■ Énoncé 1: Présentez sous forme de liste numérotée, sans les lignes vides, tout ce qui va de la ligne contenant « What is the distance » jusqu'à la fin des enregistrements.
++++ Extrait du document
Aux yeux du Canadien-Français, il est évident que le communisme au Canada se prépare ouvertement à la guerre civile et à la guerre religieuse et pour traiter avec le communisme, il appuie sa politique sur les mesures de violence auxquelles ont recouru les gouvernements britannique et canadien pendant la guerre contre l'Allemagne et ses alliées. De même que l'on interdit le journal, Le Devoir, en 1917, de même il interdira son sol au communisme aujourd'hui.

 

Beaucoup d'Anglo-Canadiens, si l'on en croit l'Ontario, où le parti communiste a remporté de nombreux suffrages aux élections municipales, sont consentants à se laisser convaincre. Un certain nombre de gens de la minorité de langue anglaise du Québec n'iraient pas si loin. Ils n'aiment pas le communisme mais, prétendent-ils, ils n'ont pas à tenir compte de la condamnation du communisme par l'Église catholique, ils ont leurs droits en propre, sous l'empire de la Constitution, ils ont droit d'entendre qui ils veulent et de se former une opinion.

 

Au cours d'une discussion tenue pour savoir si l'on devait permettre, ou ne pas permettre, à un communiste de parler devant la McGill Union, le président du Conseil des Étudiants de l'Université McGill définit le point de vue du Conseil avec modération et sans équivoque.
++++++++
■ Énoncé 2: D'après l'extrait du document, quel journal a été interdit en 1917 ?
++++ Données fournies
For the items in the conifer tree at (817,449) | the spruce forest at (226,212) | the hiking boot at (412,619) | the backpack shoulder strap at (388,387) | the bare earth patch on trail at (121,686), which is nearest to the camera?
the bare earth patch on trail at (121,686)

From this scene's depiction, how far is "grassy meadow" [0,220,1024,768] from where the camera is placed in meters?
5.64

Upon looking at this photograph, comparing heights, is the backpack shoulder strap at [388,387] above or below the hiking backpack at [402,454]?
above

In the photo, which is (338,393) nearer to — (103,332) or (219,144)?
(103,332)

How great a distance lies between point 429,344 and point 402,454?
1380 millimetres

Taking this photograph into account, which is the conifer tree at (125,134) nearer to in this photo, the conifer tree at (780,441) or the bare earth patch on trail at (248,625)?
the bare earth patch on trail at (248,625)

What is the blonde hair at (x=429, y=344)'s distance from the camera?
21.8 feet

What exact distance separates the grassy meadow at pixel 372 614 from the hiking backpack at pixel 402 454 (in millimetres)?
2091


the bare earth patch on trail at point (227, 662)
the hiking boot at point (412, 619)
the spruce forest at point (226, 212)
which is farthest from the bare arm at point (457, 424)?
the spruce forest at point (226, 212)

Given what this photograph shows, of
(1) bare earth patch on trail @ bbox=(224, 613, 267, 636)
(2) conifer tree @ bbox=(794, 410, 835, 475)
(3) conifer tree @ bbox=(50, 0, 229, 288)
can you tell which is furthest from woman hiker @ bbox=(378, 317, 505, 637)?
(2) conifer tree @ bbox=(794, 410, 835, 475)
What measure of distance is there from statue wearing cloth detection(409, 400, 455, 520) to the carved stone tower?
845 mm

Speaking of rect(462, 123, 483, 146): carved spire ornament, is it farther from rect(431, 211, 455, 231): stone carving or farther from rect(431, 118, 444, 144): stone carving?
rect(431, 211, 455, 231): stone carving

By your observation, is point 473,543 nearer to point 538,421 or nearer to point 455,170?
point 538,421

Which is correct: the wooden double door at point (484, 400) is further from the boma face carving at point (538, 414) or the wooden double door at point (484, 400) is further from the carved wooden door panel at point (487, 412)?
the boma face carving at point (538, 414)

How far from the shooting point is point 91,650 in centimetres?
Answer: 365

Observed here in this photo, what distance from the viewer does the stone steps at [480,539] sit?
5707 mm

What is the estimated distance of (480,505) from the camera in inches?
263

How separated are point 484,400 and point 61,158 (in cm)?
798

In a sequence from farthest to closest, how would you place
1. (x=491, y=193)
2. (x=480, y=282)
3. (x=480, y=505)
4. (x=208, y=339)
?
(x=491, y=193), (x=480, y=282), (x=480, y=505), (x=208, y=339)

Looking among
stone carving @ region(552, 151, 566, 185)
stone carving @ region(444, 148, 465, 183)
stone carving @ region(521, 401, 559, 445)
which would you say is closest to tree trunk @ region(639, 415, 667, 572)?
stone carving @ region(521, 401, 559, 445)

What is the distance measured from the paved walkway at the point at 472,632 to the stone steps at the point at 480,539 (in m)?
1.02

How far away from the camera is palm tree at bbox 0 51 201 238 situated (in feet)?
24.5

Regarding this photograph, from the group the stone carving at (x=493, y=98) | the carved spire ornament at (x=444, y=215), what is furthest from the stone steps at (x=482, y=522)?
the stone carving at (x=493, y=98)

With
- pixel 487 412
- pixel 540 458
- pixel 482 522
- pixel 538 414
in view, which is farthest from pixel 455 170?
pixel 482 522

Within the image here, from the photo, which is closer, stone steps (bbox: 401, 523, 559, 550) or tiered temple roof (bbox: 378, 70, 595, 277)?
++++++++
■ Réponse 1:
1. What is the distance measured from the paved walkway at the point at 472,632 to the stone steps at the point at 480,539 (in m)?
2. 1.02
3. How far away from the camera is palm tree at bbox 0 51 201 238 situated (in feet)?
4. 24.5
5. Regarding this photograph, from the group the stone carving at (x=493, y=98) | the carved spire ornament at (x=444, y=215), what is furthest from the stone steps at (x=482, y=522)?
6. the stone carving at (x=493, y=98)
7. With
8. - pixel 487 412
9. - pixel 540 458
10. - pixel 482 522
11. - pixel 538 414
12. in view, which is farthest from pixel 455 170?
13. pixel 482 522
14. Within the image here, from the photo, which is closer, stone steps (bbox: 401, 523, 559, 550) or tiered temple roof (bbox: 378, 70, 595, 277)?

■ Réponse 2: Le Devoir.